John Rawls’ Theorie der Gerechtigkeit wurde 1971 veröffentlicht und traf in einer Zeit auf eine Welt, die sowohl von kommunistischen Utopien als auch von rechtsstaatlichen Werten geprägt war. Die politische Landschaft war von polarisierenden Diskussionen geprägt, bei denen Rawls mit seiner Theorie in das Vakuum der Auseinandersetzung trat.
Die Utopien des 20. Jahrhunderts
In den 70er Jahren stand der Kommunismus als realistische Alternative zur westlichen Welt im Raum. Die 68er-Bewegung sah sich als Vorreiter des Sozialismus, während die westlichen Demokratien mit verfassungsrechtlich fragwürdigen Methoden gegen linksradikale Strömungen vorgingen. Gleichzeitig debattierten viele über einen dritten Weg, einen Sozialismus mit marktwirtschaftlichem Vorzeichen. Rawls’ Theorie der Gerechtigkeit trat in diesem Kontext auf und rehabilitierte in gewisser Weise den Liberalismus, indem sie dem Individuum die Fähigkeit zusprach, moralische und rechtliche Grundsätze selbst zu bestimmen. Die Rechte des Einzelnen standen für Rawls über dem Gemeinwohl.
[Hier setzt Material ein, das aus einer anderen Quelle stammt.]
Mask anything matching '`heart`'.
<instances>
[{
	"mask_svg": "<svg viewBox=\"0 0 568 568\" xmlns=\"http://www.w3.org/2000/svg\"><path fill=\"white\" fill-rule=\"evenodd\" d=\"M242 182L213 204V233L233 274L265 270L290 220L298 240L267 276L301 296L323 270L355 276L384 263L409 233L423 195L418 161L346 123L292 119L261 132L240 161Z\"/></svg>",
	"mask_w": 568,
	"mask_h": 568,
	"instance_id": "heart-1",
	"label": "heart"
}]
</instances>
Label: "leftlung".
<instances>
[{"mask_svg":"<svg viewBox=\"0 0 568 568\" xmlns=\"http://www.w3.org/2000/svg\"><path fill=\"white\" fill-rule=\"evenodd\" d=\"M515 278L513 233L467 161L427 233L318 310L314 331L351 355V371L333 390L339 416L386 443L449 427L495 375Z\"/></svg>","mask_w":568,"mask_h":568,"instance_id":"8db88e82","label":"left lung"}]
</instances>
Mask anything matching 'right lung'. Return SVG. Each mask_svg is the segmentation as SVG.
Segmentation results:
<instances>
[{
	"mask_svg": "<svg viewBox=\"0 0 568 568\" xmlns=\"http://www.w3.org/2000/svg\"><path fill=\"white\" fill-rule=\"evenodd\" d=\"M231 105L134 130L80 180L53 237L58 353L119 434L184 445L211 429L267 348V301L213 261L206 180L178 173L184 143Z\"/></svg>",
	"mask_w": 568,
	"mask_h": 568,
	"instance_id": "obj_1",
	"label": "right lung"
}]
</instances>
Die Entstehung der Theorie
Ein Schlüsselerlebnis für Rawls war der Verlust seiner beiden Brüder, die an Krankheiten starben, von denen er selbst verschont blieb. Diese Erfahrung machte ihm klar, dass viele Privilegien auf Zufall, nicht auf Verdienst beruhen. Für ihn war es selbstverständlich, dass diese Privilegien geteilt werden sollten. Rawls’ Theorie der Gerechtigkeit wurde zu seinem Hauptwerk, während seine anderen Schriften darauf hindeuteten oder es ergänzten. Seine Auseinandersetzung mit Lebensplantheorien, insbesondere der aristotelischen, spielte eine entscheidende Rolle für seine Gerechtigkeitstheorie. Rawls passte seine Reflexionen an die Bedingungen moderner individueller Lebensentwürfe an und setzte seinen ganz persönlichen Lebensplan um: die Abfassung einer Theorie der Gerechtigkeit. Die Motivation für dieses Projekt bezog er unter anderem aus der christlichen Lehre, die von der Gleichheit aller Menschen ausgeht und die Teilhabe jedes Einzelnen an der Verwirklichung des göttlichen Schöpfungsplans fordert.
Die Wirkungsgeschichte
Die Veröffentlichung der Theorie der Gerechtigkeit wurde von den Medien als Jahrhundertereignis bezeichnet. Rawls galt bereits damals als einer der wichtigsten Philosophen Amerikas und der Welt. Mittlerweile sind über 5000 wissenschaftliche Studien zu seiner Gerechtigkeitstheorie erschienen. Das Werk wurde in 23 Sprachen übersetzt und allein in den USA 200.000 Mal verkauft. Obwohl die Rhetorik der Theorie akademisch war, hatte sie schnell politische Auswirkungen. Rawls’ erste Gegner meldeten sich Ende der 70er Jahre zu Wort und machten ihn für vermeintliche Fehlentwicklungen verantwortlich, die im Zuge der 68er-Bewegung aufgetreten seien.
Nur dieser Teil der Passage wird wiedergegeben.